Page text |
┌──

He continued, “If nothing can ever truly test the Federation, if nothing can rock its perfection, then it’s just a magical land. It’s Lothlorien, in its enchanted bubble, untouchable by the Shadow. And, also, profoundly *inhuman*. To me it’s the humanity of the Federation—which means among many admirable things, its imperfection, its vulnerability and the constant need to defend it from our own worst natures—that makes it truly inspiring.”
The second is more of a question of what happens to the people who fall out of the Federation’s boundaries—whether they were never there in the first place, existing on its fringes, or were left behind in its retreat from galactic affairs following the twofold blow of both the synthetic attack on Mars and the destruction of the Romulan homeworld.
“The other, related question we’re asking is: What about the people who live outside, at the edges (or even within) the Federation but who, for various reasons, aren’t quite *of* it. Ex-Starfleet officers, refugees, people like Seven who served on a Starfleet ship but was never actually in Starfleet. People who have fallen through the cracks, or fallen victim to their own weaknesses.”
Chabon continued, noting that this is an idea the franchise has dabbled with before—especially with factions like the Maquis, a fringe group born out of the Federation’s lack of support for humans living in former Cardassian territory in Deep Space Nine. “What is life like for people who, for whatever reason, live beyond the benevolent boundaries of the Federation—where, for example, post-scarcity is a dream, and there is a monetary economy? Again, there is precedent for this kind of story on Trek, but the fact that our story only resolves over 10 episodes, not one, or two, or four out of a season of 23, might make it feel, sometimes, that there is more darkness, more trauma in our characters’ lives. More *struggle.* This show unquestionably has darker tonalities than some others (DS9 is the standout exception). It lives more in the shadows, where the Federation’s light can’t always reach. That isn’t to condemn, criticize, undo, break or, god knows, betray the Federation or Gene Roddenberry’s vision. Shadow defines light.”

└──

Data listing |
┌──

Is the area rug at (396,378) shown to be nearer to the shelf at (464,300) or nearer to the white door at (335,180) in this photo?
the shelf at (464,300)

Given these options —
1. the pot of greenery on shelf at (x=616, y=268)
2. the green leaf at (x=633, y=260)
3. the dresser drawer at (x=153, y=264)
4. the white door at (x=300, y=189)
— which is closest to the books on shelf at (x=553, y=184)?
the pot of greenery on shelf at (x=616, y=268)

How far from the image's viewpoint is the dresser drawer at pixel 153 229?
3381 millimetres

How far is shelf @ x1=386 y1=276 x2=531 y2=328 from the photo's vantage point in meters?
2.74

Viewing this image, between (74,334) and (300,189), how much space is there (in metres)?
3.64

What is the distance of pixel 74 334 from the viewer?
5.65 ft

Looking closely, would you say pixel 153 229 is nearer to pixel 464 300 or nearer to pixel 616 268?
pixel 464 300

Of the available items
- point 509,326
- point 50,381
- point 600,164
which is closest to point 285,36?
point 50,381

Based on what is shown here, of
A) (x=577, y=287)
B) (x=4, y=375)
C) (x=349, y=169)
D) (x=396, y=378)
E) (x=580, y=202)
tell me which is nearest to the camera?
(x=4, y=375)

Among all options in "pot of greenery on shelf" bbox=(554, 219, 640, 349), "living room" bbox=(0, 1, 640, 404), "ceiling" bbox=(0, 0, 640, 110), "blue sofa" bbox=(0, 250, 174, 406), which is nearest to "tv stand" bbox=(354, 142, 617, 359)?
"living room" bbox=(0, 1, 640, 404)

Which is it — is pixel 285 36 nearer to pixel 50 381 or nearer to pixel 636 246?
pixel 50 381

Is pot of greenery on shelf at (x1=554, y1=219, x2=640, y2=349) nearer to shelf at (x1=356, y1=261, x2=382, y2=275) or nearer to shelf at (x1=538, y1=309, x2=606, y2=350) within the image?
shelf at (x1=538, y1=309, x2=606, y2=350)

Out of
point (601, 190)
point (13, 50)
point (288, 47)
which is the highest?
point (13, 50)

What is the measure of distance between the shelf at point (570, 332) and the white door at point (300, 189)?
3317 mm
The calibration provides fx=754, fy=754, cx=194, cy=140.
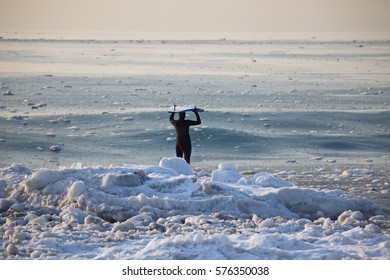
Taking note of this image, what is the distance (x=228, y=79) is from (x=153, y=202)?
19174 mm

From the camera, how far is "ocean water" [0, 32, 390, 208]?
642 inches

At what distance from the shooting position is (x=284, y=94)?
2559 cm

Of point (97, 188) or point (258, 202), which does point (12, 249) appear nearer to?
point (97, 188)

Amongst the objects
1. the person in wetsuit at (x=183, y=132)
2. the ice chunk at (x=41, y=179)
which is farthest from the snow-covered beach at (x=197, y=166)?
the person in wetsuit at (x=183, y=132)

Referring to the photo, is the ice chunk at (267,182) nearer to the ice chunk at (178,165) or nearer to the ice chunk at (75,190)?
the ice chunk at (178,165)

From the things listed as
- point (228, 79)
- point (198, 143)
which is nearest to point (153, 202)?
point (198, 143)

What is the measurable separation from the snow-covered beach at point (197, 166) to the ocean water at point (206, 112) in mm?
61

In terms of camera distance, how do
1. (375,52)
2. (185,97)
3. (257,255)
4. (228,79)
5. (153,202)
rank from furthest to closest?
(375,52), (228,79), (185,97), (153,202), (257,255)

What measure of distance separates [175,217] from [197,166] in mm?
4502

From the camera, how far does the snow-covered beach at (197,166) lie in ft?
32.1

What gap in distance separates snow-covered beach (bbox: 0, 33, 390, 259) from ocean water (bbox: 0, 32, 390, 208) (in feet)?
0.20

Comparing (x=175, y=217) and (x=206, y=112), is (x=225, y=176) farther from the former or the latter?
(x=206, y=112)

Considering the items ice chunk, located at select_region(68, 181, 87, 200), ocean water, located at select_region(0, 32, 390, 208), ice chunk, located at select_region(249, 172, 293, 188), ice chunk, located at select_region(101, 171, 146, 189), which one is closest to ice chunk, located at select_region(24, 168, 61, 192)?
ice chunk, located at select_region(68, 181, 87, 200)

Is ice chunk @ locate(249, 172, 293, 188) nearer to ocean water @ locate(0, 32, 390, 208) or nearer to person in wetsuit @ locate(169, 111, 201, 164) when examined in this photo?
ocean water @ locate(0, 32, 390, 208)
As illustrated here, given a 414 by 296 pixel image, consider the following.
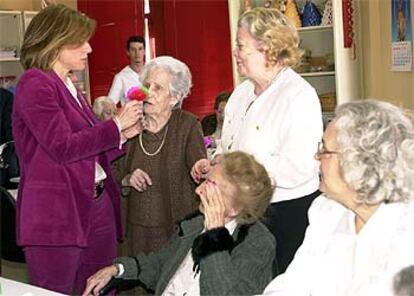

└──

Task A | In the text on the Federation, why might this story sometimes feel as though its characters' lives hold more darkness and trauma? Explain in one to three sentences.
Task B | Reproduce a passage from the text on the Federation word for word, starting at the words "The second is" and ending after "the Romulan homeworld.".

Answer section A | Its story resolves over 10 episodes rather than in one, two, or four episodes out of a 23-episode season. That longer arc might sometimes make the characters' lives seem to hold more darkness, trauma, and struggle.

Answer section B |
The second is more of a question of what happens to the people who fall out of the Federation’s boundaries—whether they were never there in the first place, existing on its fringes, or were left behind in its retreat from galactic affairs following the twofold blow of both the synthetic attack on Mars and the destruction of the Romulan homeworld.